At an early morning klatch with two friends over vanilla lattes (I had my regular, boring black coffee) we, per custom, talked about current events, our families, health concerns, and job-related issues.
After nearly an hour, our, really their conversation shifted to religion and spirituality. For the next few minutes, I was a privileged listener as they shared vulnerable, introspective words about their journeys. (Some details I knew. Some, not. Nevertheless, I was reminded that knowing something about another is not the same as knowing another.) I was touched, moved at my core. With their permission, I share their testimonies.
“I was born into a church-going family and raised never to question my beliefs, which weren’t really mine. As soon as I could choose, I left church. Later, almost by accident, I stumbled through the door of one in my neighborhood. It felt warm and welcoming. For the first time in my life, I was invited to question what I believed or what I thought I believed. I feel liberated to find myself in ways I’ve never known.”
“My parents were pretty eclectic. They dabbled, sampling a bit of this and that. We moved a lot, too, resettling every few years. I learned tolerance, but I wasn’t sure I believed anything. Here’s where my story’s similar. When I grew up, driven by some vague yearning for connection, I looked for a church. I found one. Teaching the faith is central. Still, questioning is encouraged, even expected. ‘Liberated’ is a good word. I now understand that I believe and what I believe. And I’ve gained a new, deeper sense of myself.”
This morning, thinking of my friends, I reflected on these words: Do not remember the things of old. I, your God, am doing a new thing.
Isaiah prophesied to a captive people in Babylon, who longingly remembered the centuries-old flight to freedom of their forebears from Egypt. Isaiah called the Israelites not to look back to that exodus, but forward to their release from bondage, declaring that this new thing would be liberation and transformation. In that first exodus, the people passed through desert that remained desert. In this new exodus, the people would pass through wasteland remade: “I will make a way in the wilderness and rivers in the desert.”

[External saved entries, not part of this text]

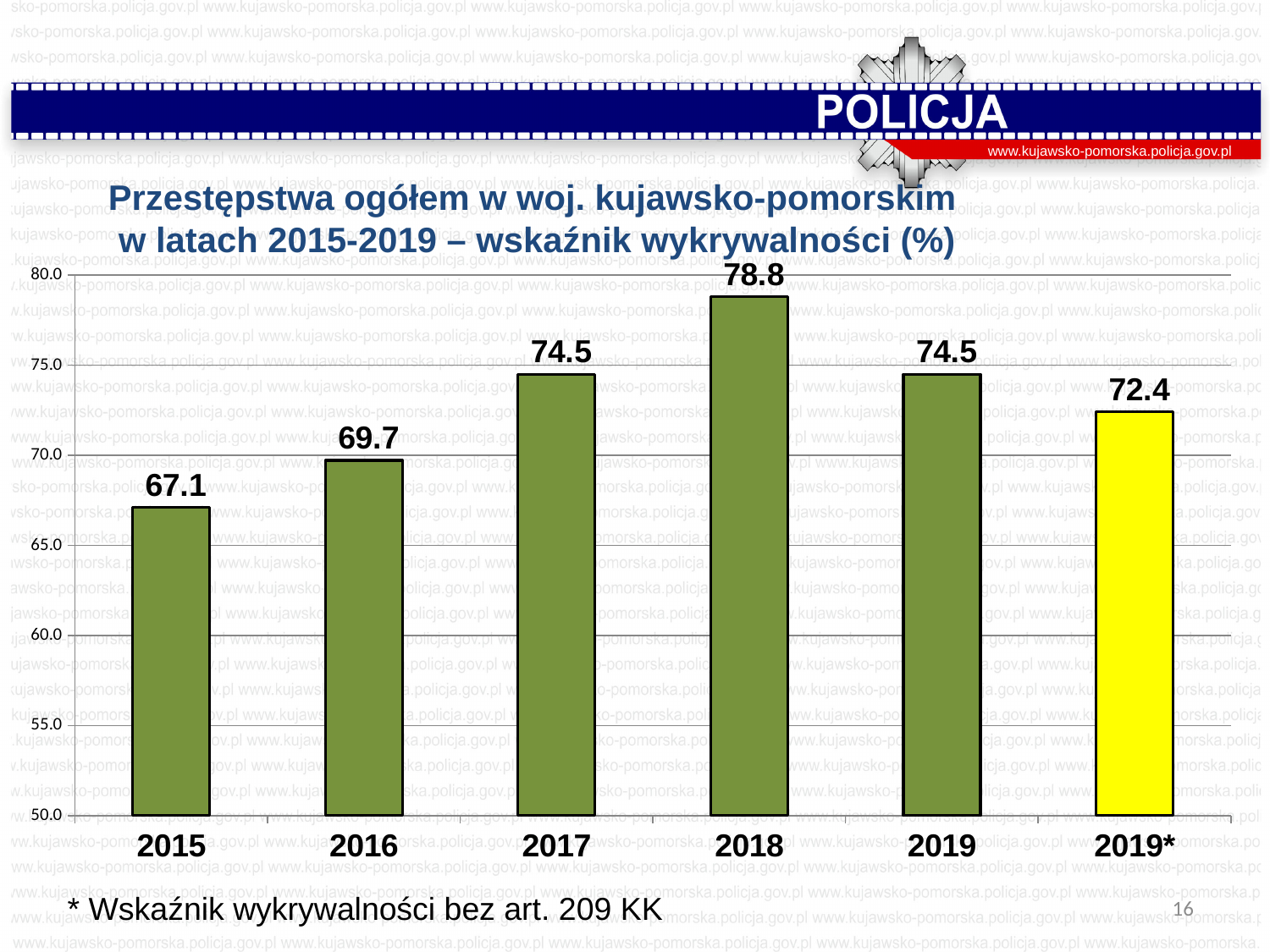
Which is larger, the value for 2016 or the value for 2017? 2017 What is the detection rate value shown for 2015? 67.1 What kind of chart is shown on the slide? bar chart What is the difference between the values for 2018 and 2015? 11.7 Is the value for 2016 greater or less than 70.0? less Which category has the lowest value in the chart? 2015 What value is shown for the 2019* bar? 72.4 How many bars are shown in the chart? 6 Which bar is coloured yellow instead of green? 2019* Which year has the highest value in the chart? 2018 What value is shown for 2018? 78.8 What is the difference between the values for 2019 and 2019*? 2.1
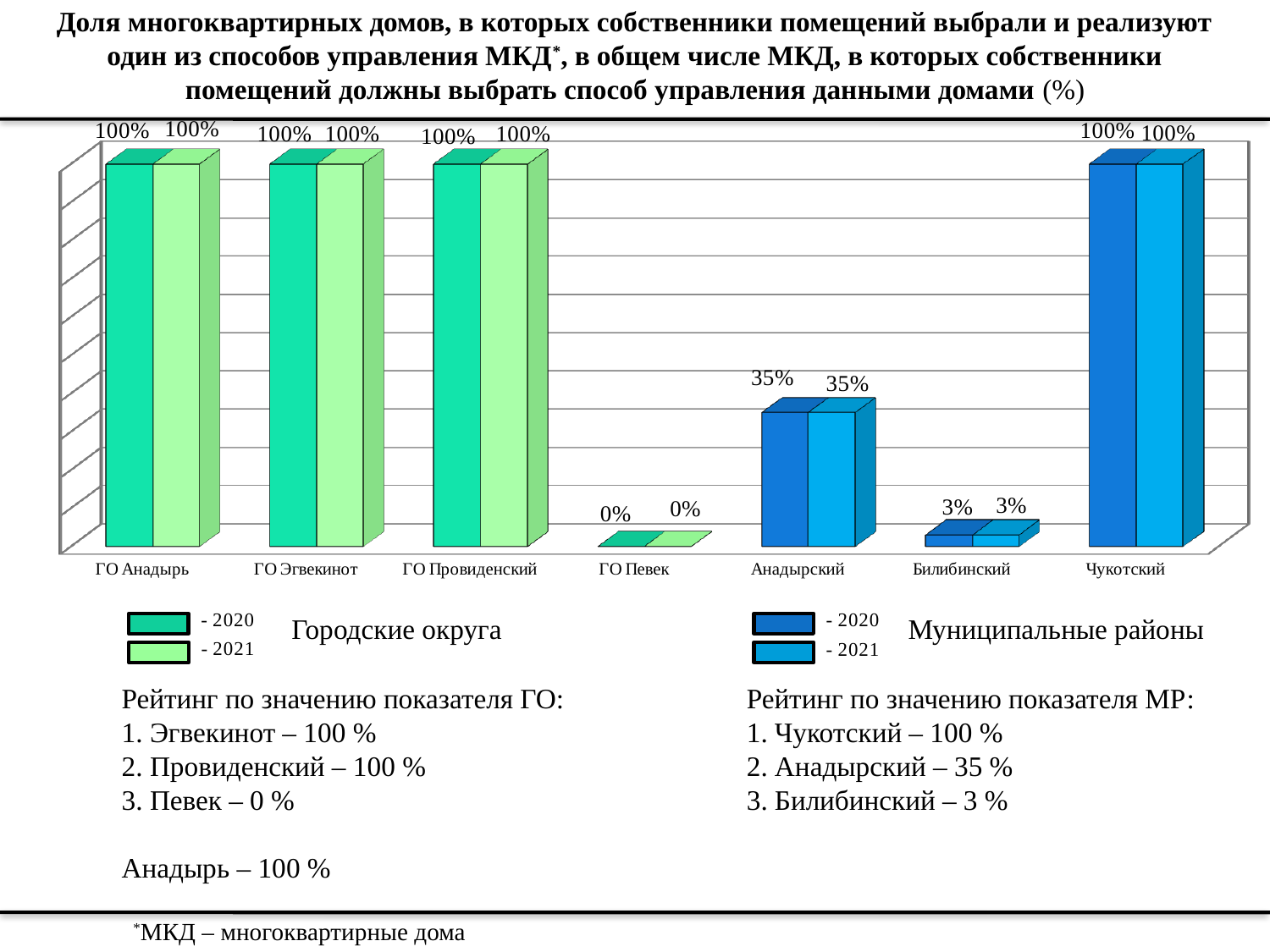
What is the difference between the 2021 values for Анадырский and Билибинский? 32% What is the 2021 value for ГО Певек? 0% How many categories are shown along the x axis of the chart? 7 What kind of chart is shown on the slide? bar chart What is the difference between the 2020 value for ГО Анадырь and the 2020 value for Анадырский? 65% What is the 2020 value for Чукотский? 100% Which two years do the legend entries represent? 2020 and 2021 What is the 2021 value for Анадырский? 35% Which is larger, the 2020 value for Анадырский or the 2020 value for Билибинский? Анадырский Which colour is used for the bars of the municipal districts (Муниципальные районы)? blue What is the 2020 value for Билибинский? 3% Which category has the lowest values in the chart? ГО Певек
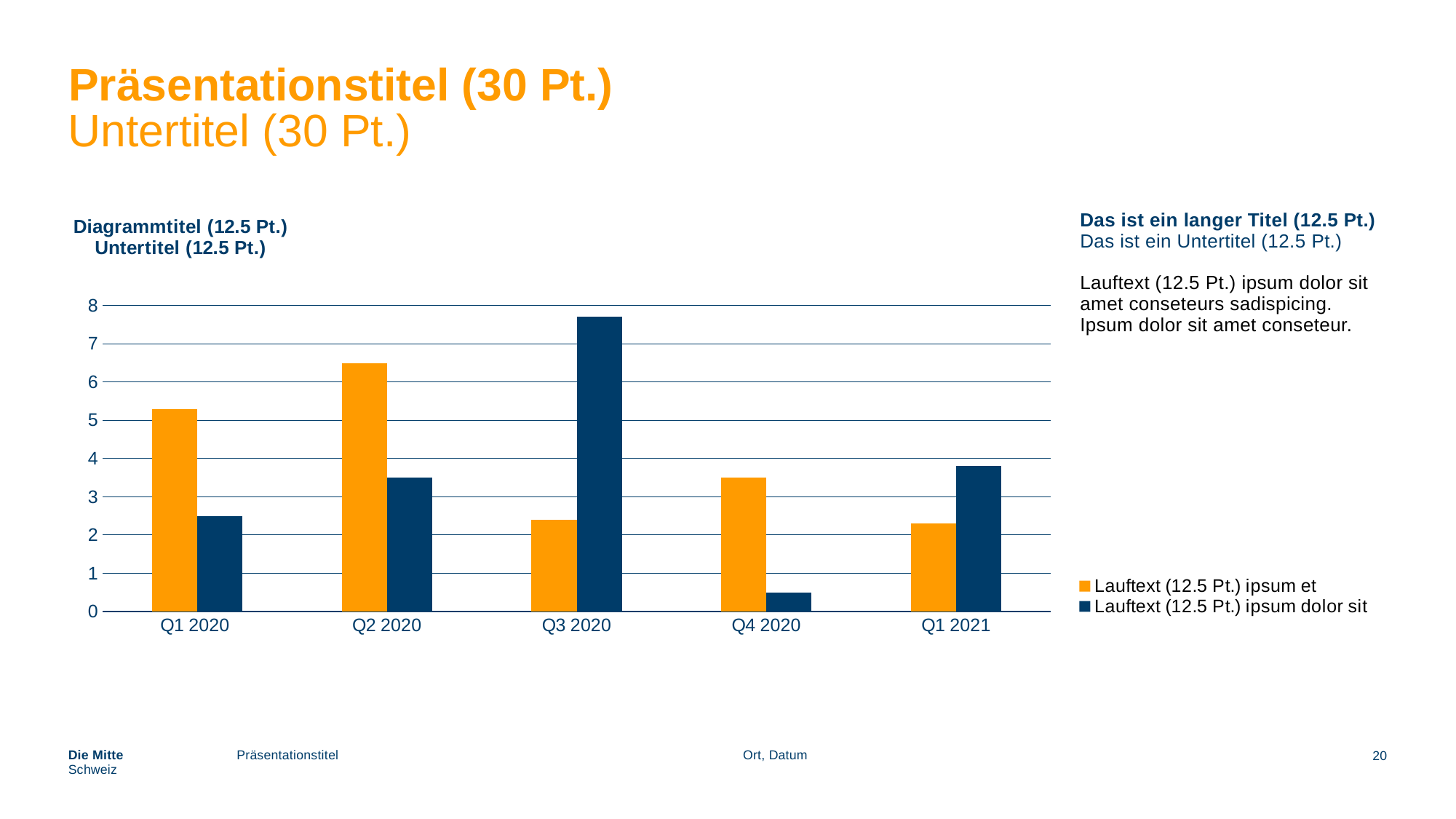
How many categories are shown on the x axis of the chart? 5 Is the value for "Lauftext (12.5 Pt.) ipsum dolor sit" in Q4 2020 greater or less than 1? less Is the value for "Lauftext (12.5 Pt.) ipsum et" in Q2 2020 greater or less than 6? greater How many series does the chart's legend list? 2 What kind of chart is shown on the slide? bar chart Which category has the highest value for the series "Lauftext (12.5 Pt.) ipsum dolor sit"? Q3 2020 In Q3 2020, which series has the larger value: "Lauftext (12.5 Pt.) ipsum et" or "Lauftext (12.5 Pt.) ipsum dolor sit"? Lauftext (12.5 Pt.) ipsum dolor sit Which category has the lowest value for the series "Lauftext (12.5 Pt.) ipsum dolor sit"? Q4 2020 In Q1 2020, which series has the larger value: "Lauftext (12.5 Pt.) ipsum et" or "Lauftext (12.5 Pt.) ipsum dolor sit"? Lauftext (12.5 Pt.) ipsum et Which category has the highest value for the series "Lauftext (12.5 Pt.) ipsum et"? Q2 2020 Is the value for "Lauftext (12.5 Pt.) ipsum dolor sit" in Q3 2020 greater or less than 7? greater What colour are the bars for the series "Lauftext (12.5 Pt.) ipsum et"? orange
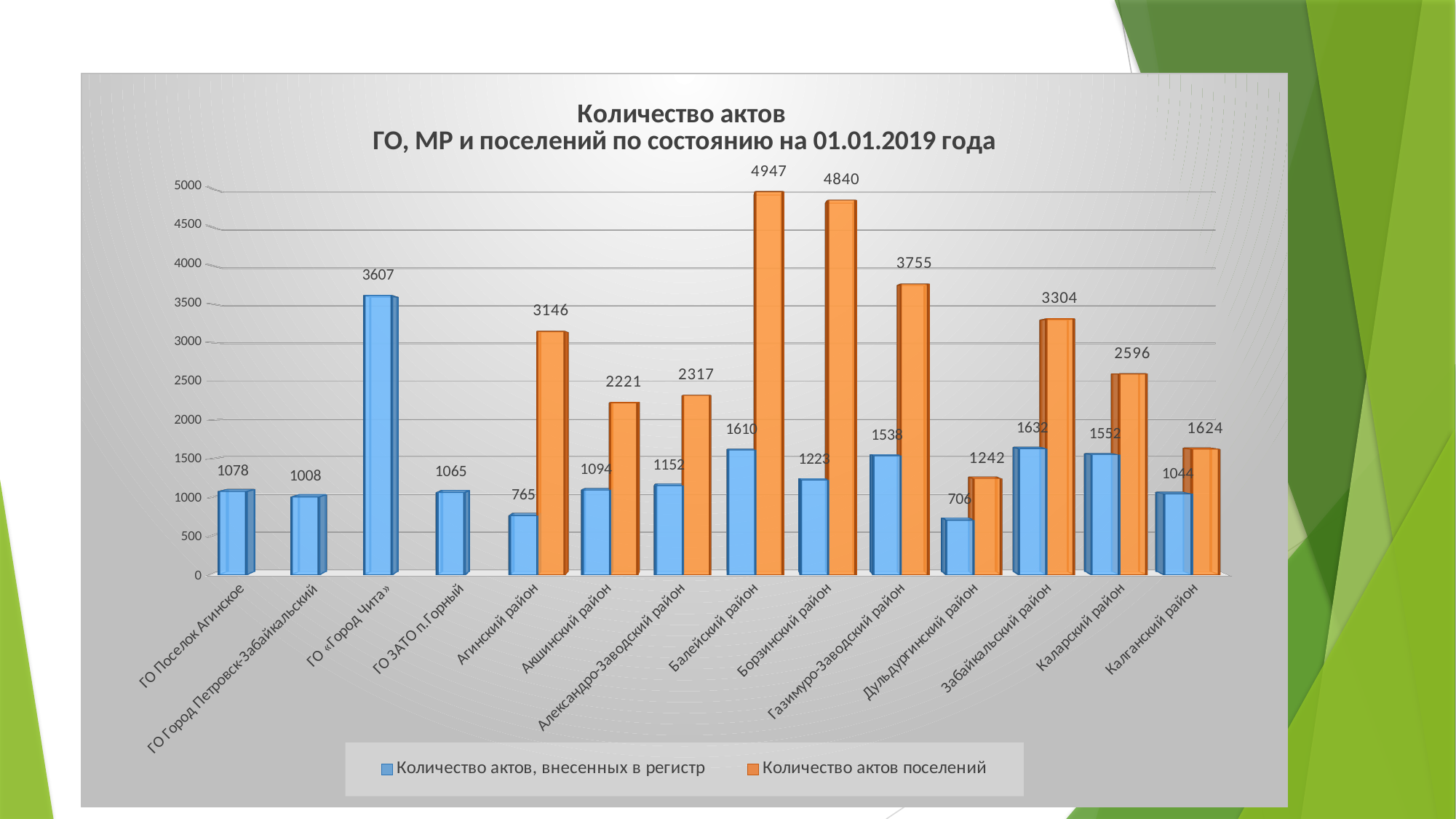
Which has a larger value for 'Количество актов, внесенных в регистр': Забайкальский район or Каларский район? Забайкальский район What kind of chart is shown on the slide? Bar chart Which category has the lowest value for 'Количество актов, внесенных в регистр'? Дульдургинский район How many series does the legend list? 2 Which series is shown in orange in the legend? Количество актов поселений What is the value of 'Количество актов поселений' for Балейский район? 4947 What is the value of 'Количество актов поселений' for Дульдургинский район? 1242 How many categories are shown on the x axis? 14 Which category has the highest value for 'Количество актов поселений'? Балейский район What is the difference between the 'Количество актов поселений' values for Балейский район and Борзинский район? 107 What is the value of 'Количество актов, внесенных в регистр' for ГО «Город Чита»? 3607 For Балейский район, what is the difference between 'Количество актов поселений' and 'Количество актов, внесенных в регистр'? 3337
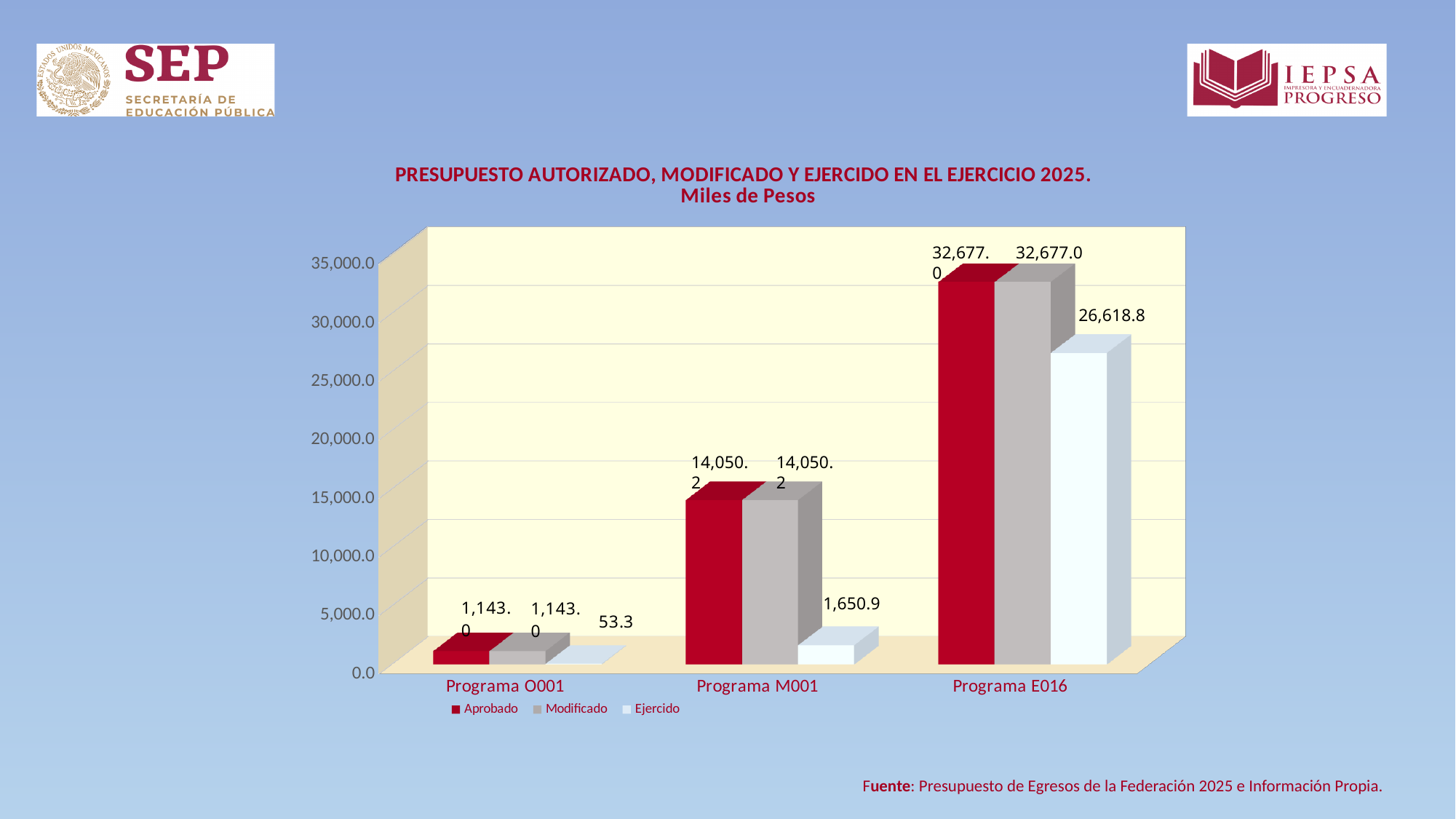
What is the difference between the Modificado and Ejercido values for Programa E016? 6,058.2 What is the Ejercido value for Programa E016? 26,618.8 How many programs are shown on the x axis? 3 How many series does the legend list? 3 What is the Modificado value for Programa E016? 32,677.0 Which program has the lowest Ejercido value? Programa O001 Which program has the highest Aprobado value? Programa E016 What is the Ejercido value for Programa O001? 53.3 What unit is stated in the chart title? Miles de Pesos What is the Aprobado value for Programa M001? 14,050.2 What kind of chart is shown on the slide? Bar chart Which is larger for Programa M001, the Aprobado value or the Ejercido value? Aprobado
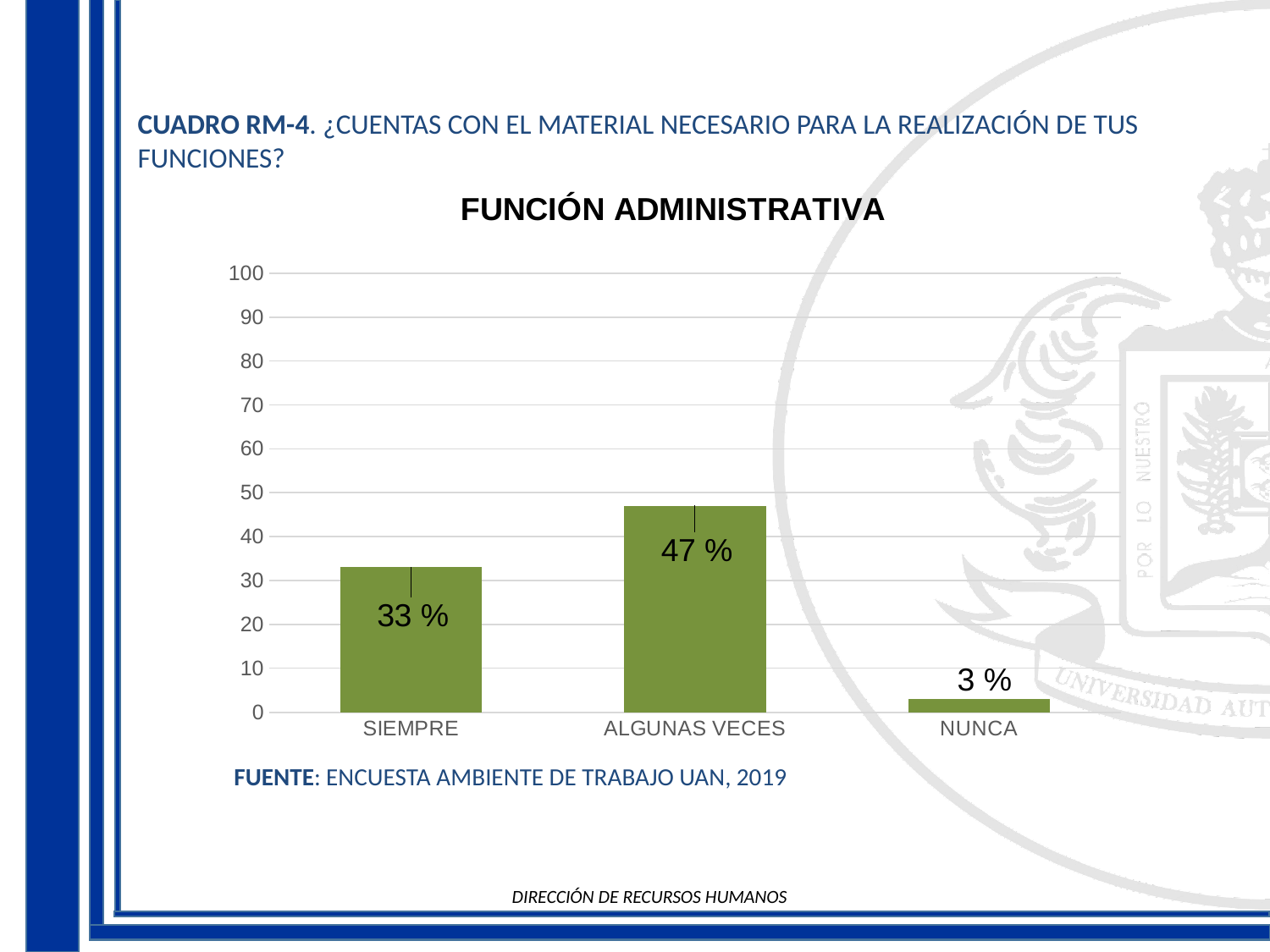
Which category has the lowest value? NUNCA What is the value for SIEMPRE? 33 % What is the difference between the values for ALGUNAS VECES and SIEMPRE? 14 % What is the title of the chart? FUNCIÓN ADMINISTRATIVA Which is larger, the value for SIEMPRE or the value for NUNCA? SIEMPRE What is the value for NUNCA? 3 % What is the difference between the values for SIEMPRE and NUNCA? 30 % Is the value for ALGUNAS VECES greater or less than 50? less How many categories are shown on the x axis? 3 Which category has the highest value? ALGUNAS VECES What kind of chart is shown on the slide? bar chart What is the value for ALGUNAS VECES? 47 %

Did rivers flow in the desert? Probably not. But that’s not the point. The prophecy wasn’t about wilderness, but people. They were to be transformed. Freed to be and to become who they were created to be: “I give water in the wilderness, rivers in the desert, to give drink to my people, those whom I formed for myself to declare my praise.”
My friends, liberated from their pasts, felt transformed. Or perhaps they, believing themselves transformed, felt liberated. I don’t think it matters. For a commonality of their experience, one that works in either direction, is community, which, bearing gifts of challenge and acceptance, grants freedom to be and to become.
This I continue to relearn through the communities in which I, paraphrasing a prayer, live and move and have my being. I am challenged by criticism earnestly given and praise honestly bestowed. I am called to be truthful about myself, to live authentically; more honest, present, responsible, response-able, and when I fall short to try again.
As it was for Israel, for my friends, and for me, so I believe for all: People make a person.
This word, though not daring to call it prophetic, is important for our cyber-connected, hyper/über-cluttered warp speed world. Though community and communication derive from the same root, meaning, to share, we have numerous ways to connect without seeing faces, hearing voices, touching or holding hands. We live moment to atomistic moment, in tightly spiraling, largely non-concentric and separate circles; disengaged from others and ourselves, except in those moments of seemingly random collision that pass for human encounter.
As I believe my friends discovered, it is a radically counter-cultural and ever new thing to seek one’s self and life in community, discerning afresh the truth of that paradox: We can be and become fully our individual selves only with and through others.